Exercise brief
Translate the following sentence from the bug report below into French: "How was the cluster created?"

Text under study

++++++++++

[BUG] `host.k3d.internal` breaks on system reboot

mdshack commented 1 year ago

What did you do

How was the cluster created?
- k3d cluster create [clustername] --volume ... --volume ... --registry-config [local path to registry config] --agents 1 --servers 1 --port 8081:8081@loadbalancer --port ... --port ... --port ... --k3s-arg --disable=traefik@server:0 --k3s-arg --disable=metrics-server@server:0
What did you do afterwards?
1. Shell into the cluster agent: docker exec -it k3d-relay-agent-0 /bin/sh
2. wget a running registry that exists on the host machine successfully: wget host.k3d.internal:5000 [refer to Screenshots or terminal output -> Successful wget below]
3. Restart host machine (an actual power cycle)

++++++++++

Data segment
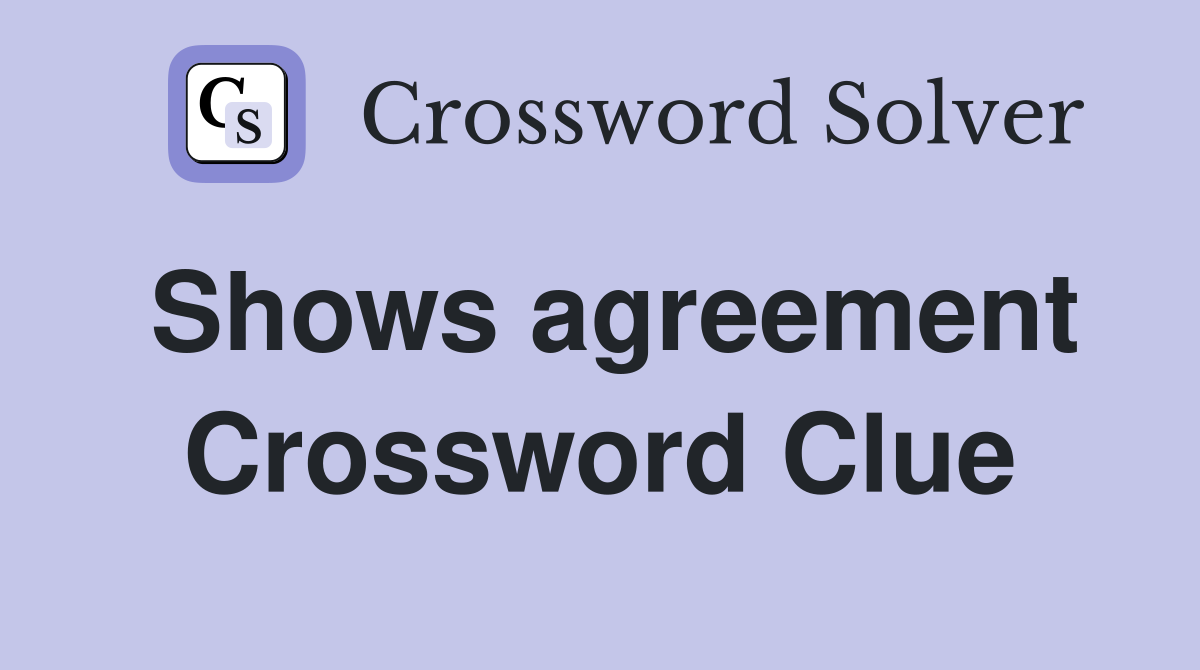 Shows agreement Crossword Clue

++++++++++

Reply
Comment le cluster a-t-il été créé ?